1. «Prestemos atenção»: a
responsabilidade pelo irmão.
O primeiro elemento é o convite a
«prestar atenção»: o verbo grego usado é katanoein, que significa observar bem,
estar atento, olhar conscienciosamente, dar-se conta de uma realidade.
Encontramo-lo no Evangelho, quando Jesus convida os discípulos a «observar» as
aves do céu, que não se preocupam com o alimento e todavia são objecto de
solícita e cuidadosa Providência divina (cf. Lc 12, 24), e a «dar-se conta» da
trave que têm na própria vista antes de reparar no argueiro que está na vista
do irmão (cf. Lc 6, 41). Encontramos o referido verbo também noutro trecho da
mesma Carta aos Hebreus, quando convida a «considerar Jesus» (3, 1) como o
Apóstolo e o Sumo Sacerdote da nossa fé. Por conseguinte o verbo, que aparece
na abertura da nossa exortação, convida a fixar o olhar no outro, a começar por
Jesus, e a estar atentos uns aos outros, a não se mostrar alheio e indiferente
ao destino dos irmãos. Mas, com frequência, prevalece a atitude contrária: a
indiferença, o desinteresse, que nascem do egoísmo, mascarado por uma aparência
de respeito pela «esfera privada». Também hoje ressoa, com vigor, a voz do
Senhor que chama cada um de nós a cuidar do outro. Também hoje Deus nos pede
para sermos o «guarda» dos nossos irmãos (cf. Gn 4, 9), para estabelecermos
relações caracterizadas por recíproca solicitude, pela atenção ao bem do outro
e a todo o seu bem.
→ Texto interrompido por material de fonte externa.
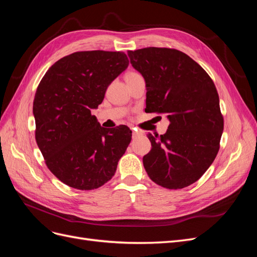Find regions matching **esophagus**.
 I'll list each match as a JSON object with an SVG mask.
<instances>
[{
    "instance_id": "1",
    "label": "esophagus",
    "mask_w": 257,
    "mask_h": 257,
    "mask_svg": "<svg viewBox=\"0 0 257 257\" xmlns=\"http://www.w3.org/2000/svg\"><path fill=\"white\" fill-rule=\"evenodd\" d=\"M132 131H133V138H137L139 135L142 134L141 132H138L136 128H132Z\"/></svg>"
}]
</instances>
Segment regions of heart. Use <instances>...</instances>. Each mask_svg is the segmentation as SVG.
Segmentation results:
<instances>
[{
  "label": "heart",
  "mask_w": 257,
  "mask_h": 257,
  "mask_svg": "<svg viewBox=\"0 0 257 257\" xmlns=\"http://www.w3.org/2000/svg\"><path fill=\"white\" fill-rule=\"evenodd\" d=\"M133 75H136V73H130V74H127V76H133Z\"/></svg>",
  "instance_id": "1"
}]
</instances>
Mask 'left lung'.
I'll list each match as a JSON object with an SVG mask.
<instances>
[{
    "instance_id": "obj_1",
    "label": "left lung",
    "mask_w": 257,
    "mask_h": 257,
    "mask_svg": "<svg viewBox=\"0 0 257 257\" xmlns=\"http://www.w3.org/2000/svg\"><path fill=\"white\" fill-rule=\"evenodd\" d=\"M146 81V111L166 114L164 135L148 134L152 149L143 162L148 176L169 190L196 182L220 149L224 120L215 85L195 61L176 49L127 52Z\"/></svg>"
}]
</instances>
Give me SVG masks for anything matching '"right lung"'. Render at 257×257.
<instances>
[{
  "mask_svg": "<svg viewBox=\"0 0 257 257\" xmlns=\"http://www.w3.org/2000/svg\"><path fill=\"white\" fill-rule=\"evenodd\" d=\"M128 66L120 51H78L57 61L38 84L35 139L46 165L60 181L94 190L109 181L132 139L126 125L104 128L91 114Z\"/></svg>",
  "mask_w": 257,
  "mask_h": 257,
  "instance_id": "add662e5",
  "label": "right lung"
}]
</instances>
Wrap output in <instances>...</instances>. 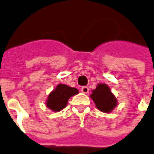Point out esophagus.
Wrapping results in <instances>:
<instances>
[{"mask_svg":"<svg viewBox=\"0 0 154 154\" xmlns=\"http://www.w3.org/2000/svg\"><path fill=\"white\" fill-rule=\"evenodd\" d=\"M81 91L82 93H85V94H87L89 92V88L88 87H82V89H81Z\"/></svg>","mask_w":154,"mask_h":154,"instance_id":"esophagus-1","label":"esophagus"}]
</instances>
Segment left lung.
Listing matches in <instances>:
<instances>
[{"mask_svg":"<svg viewBox=\"0 0 154 154\" xmlns=\"http://www.w3.org/2000/svg\"><path fill=\"white\" fill-rule=\"evenodd\" d=\"M90 97L95 103L96 107L103 112L109 113L118 106V100L112 92L109 86L105 83H99L92 91Z\"/></svg>","mask_w":154,"mask_h":154,"instance_id":"8db88e82","label":"left lung"}]
</instances>
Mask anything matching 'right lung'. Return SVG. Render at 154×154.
<instances>
[{
	"mask_svg": "<svg viewBox=\"0 0 154 154\" xmlns=\"http://www.w3.org/2000/svg\"><path fill=\"white\" fill-rule=\"evenodd\" d=\"M77 88L66 84H58L47 96L46 106L54 112H57L65 108L70 97L78 94Z\"/></svg>",
	"mask_w": 154,
	"mask_h": 154,
	"instance_id": "add662e5",
	"label": "right lung"
}]
</instances>
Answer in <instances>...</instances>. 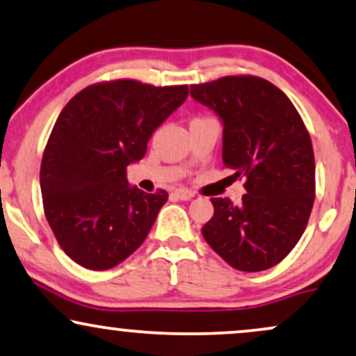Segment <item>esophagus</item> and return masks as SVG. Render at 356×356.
<instances>
[{
  "label": "esophagus",
  "mask_w": 356,
  "mask_h": 356,
  "mask_svg": "<svg viewBox=\"0 0 356 356\" xmlns=\"http://www.w3.org/2000/svg\"><path fill=\"white\" fill-rule=\"evenodd\" d=\"M174 195L177 197L179 200H184V202H187V200H191V199H193V192H191V191H187V188H175L174 191Z\"/></svg>",
  "instance_id": "esophagus-1"
}]
</instances>
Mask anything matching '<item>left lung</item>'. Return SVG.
I'll return each mask as SVG.
<instances>
[{"label": "left lung", "instance_id": "1", "mask_svg": "<svg viewBox=\"0 0 356 356\" xmlns=\"http://www.w3.org/2000/svg\"><path fill=\"white\" fill-rule=\"evenodd\" d=\"M191 95L223 124L222 161L245 179L241 204L211 199L202 235L230 266L256 273L276 266L298 245L316 195L310 136L289 98L258 77L191 85Z\"/></svg>", "mask_w": 356, "mask_h": 356}]
</instances>
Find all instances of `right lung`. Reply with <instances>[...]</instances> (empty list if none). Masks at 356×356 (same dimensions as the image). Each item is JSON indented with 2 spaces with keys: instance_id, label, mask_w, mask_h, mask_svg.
Here are the masks:
<instances>
[{
  "instance_id": "1",
  "label": "right lung",
  "mask_w": 356,
  "mask_h": 356,
  "mask_svg": "<svg viewBox=\"0 0 356 356\" xmlns=\"http://www.w3.org/2000/svg\"><path fill=\"white\" fill-rule=\"evenodd\" d=\"M187 85L116 80L87 87L54 124L42 164L44 211L58 245L80 266L105 271L146 240L168 192L129 186L152 133L186 102Z\"/></svg>"
}]
</instances>
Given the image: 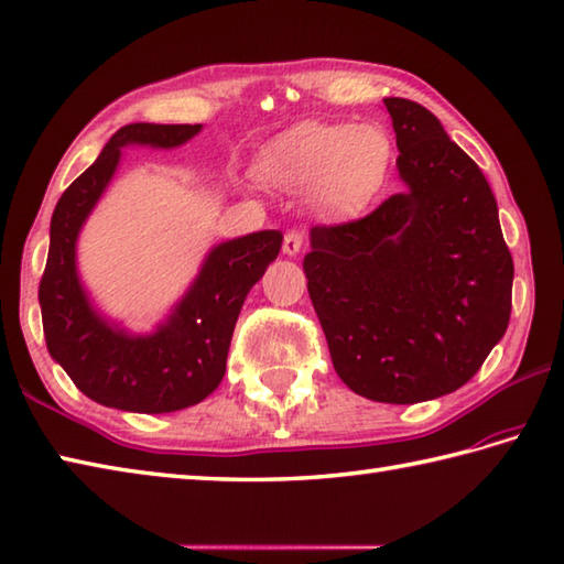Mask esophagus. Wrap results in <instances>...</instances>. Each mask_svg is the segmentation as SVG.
I'll list each match as a JSON object with an SVG mask.
<instances>
[{"label": "esophagus", "instance_id": "esophagus-1", "mask_svg": "<svg viewBox=\"0 0 564 564\" xmlns=\"http://www.w3.org/2000/svg\"><path fill=\"white\" fill-rule=\"evenodd\" d=\"M302 246H304V236L300 230H290L284 236V240H282V252L284 254H290V258H294V254H300V250H302Z\"/></svg>", "mask_w": 564, "mask_h": 564}]
</instances>
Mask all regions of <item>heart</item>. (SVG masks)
Segmentation results:
<instances>
[{
  "instance_id": "b5f03b06",
  "label": "heart",
  "mask_w": 564,
  "mask_h": 564,
  "mask_svg": "<svg viewBox=\"0 0 564 564\" xmlns=\"http://www.w3.org/2000/svg\"><path fill=\"white\" fill-rule=\"evenodd\" d=\"M395 140L378 122H300L262 147L254 172L264 184L302 194L316 216L346 220L388 184Z\"/></svg>"
}]
</instances>
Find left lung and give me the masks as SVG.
<instances>
[{
    "instance_id": "left-lung-1",
    "label": "left lung",
    "mask_w": 564,
    "mask_h": 564,
    "mask_svg": "<svg viewBox=\"0 0 564 564\" xmlns=\"http://www.w3.org/2000/svg\"><path fill=\"white\" fill-rule=\"evenodd\" d=\"M405 191L312 228L306 286L338 378L412 405L462 388L511 318L513 258L481 169L420 102L386 98Z\"/></svg>"
}]
</instances>
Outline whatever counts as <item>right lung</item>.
Returning a JSON list of instances; mask_svg holds the SVG:
<instances>
[{
  "instance_id": "right-lung-1",
  "label": "right lung",
  "mask_w": 564,
  "mask_h": 564,
  "mask_svg": "<svg viewBox=\"0 0 564 564\" xmlns=\"http://www.w3.org/2000/svg\"><path fill=\"white\" fill-rule=\"evenodd\" d=\"M200 124L134 122L117 130L100 156L58 198L39 284L51 358L76 388L105 408L162 414L206 400L226 360L248 292L282 248L280 230H260L210 248L186 294L152 334H132L95 310L78 274V236L120 166L122 147L174 150Z\"/></svg>"
}]
</instances>
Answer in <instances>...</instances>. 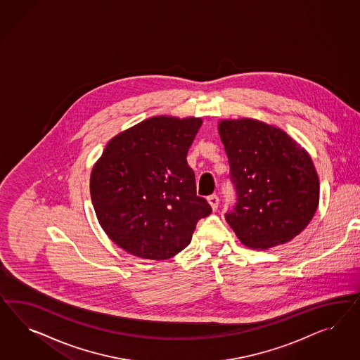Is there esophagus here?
<instances>
[{
    "label": "esophagus",
    "instance_id": "1",
    "mask_svg": "<svg viewBox=\"0 0 360 360\" xmlns=\"http://www.w3.org/2000/svg\"><path fill=\"white\" fill-rule=\"evenodd\" d=\"M207 200L211 208H212L214 211H217V208H218L219 206V196L217 195V194H212V195L208 196Z\"/></svg>",
    "mask_w": 360,
    "mask_h": 360
}]
</instances>
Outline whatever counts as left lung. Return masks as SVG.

O grande mandamento do amor ao próximo exige e incita a
consciência a sentir-se responsável por quem, como eu, é criatura e filho de
Deus: o facto de sermos irmãos em humanidade e, em muitos casos, também na fé
deve levar-nos a ver no outro um verdadeiro alter ego, infinitamente amado pelo
Senhor. Se cultivarmos este olhar de fraternidade, brotarão naturalmente do
nosso coração a solidariedade, a justiça, bem como a misericórdia e a
compaixão. O Servo de Deus Paulo VI afirmava que o mundo actual sofre sobretudo
de falta de fraternidade: «O mundo está doente. O seu mal reside mais na crise
de fraternidade entre os homens e entre os povos, do que na esterilização ou no
monopólio, que alguns fazem, dos recursos do universo» (Carta enc. Populorum
progressio, 66).
A atenção ao outro inclui que se
deseje, para ele ou para ela, o bem sob todos os seus aspectos: físico, moral e
espiritual. Parece que a cultura contemporânea perdeu o sentido do bem e do
mal, sendo necessário reafirmar com vigor que o bem existe e vence, porque Deus
é «bom e faz o bem» (Sal 119/118, 68). O bem é aquilo que suscita, protege e
promove a vida, a fraternidade e a comunhão. Assim a responsabilidade pelo
próximo significa querer e favorecer o bem do outro, desejando que também ele
se abra à lógica do bem; interessar-se pelo irmão quer dizer abrir os olhos às
suas necessidades. A Sagrada Escritura adverte contra o perigo de ter o coração
endurecido por uma espécie de «anestesia espiritual», que nos torna cegos aos
sofrimentos alheios. O evangelista Lucas narra duas parábolas de Jesus, nas
quais são indicados dois exemplos desta situação que se pode criar no coração
do homem. Na parábola do bom Samaritano, o sacerdote e o levita, com
indiferença, «passam ao largo» do homem assaltado e espancado pelos salteadores
(cf. Lc 10, 30-32), e, na do rico avarento, um homem saciado de bens não se dá
conta da condição do pobre Lázaro que morre de fome à sua porta (cf. Lc 16,
19). Em ambos os casos, deparamo-nos com o contrário de «prestar atenção», de
olhar com amor e compaixão. O que é que impede este olhar feito de humanidade e
de carinho pelo irmão? Com frequência, é a riqueza material e a saciedade, mas
pode ser também o antepor a tudo os nossos interesses e preocupações próprias.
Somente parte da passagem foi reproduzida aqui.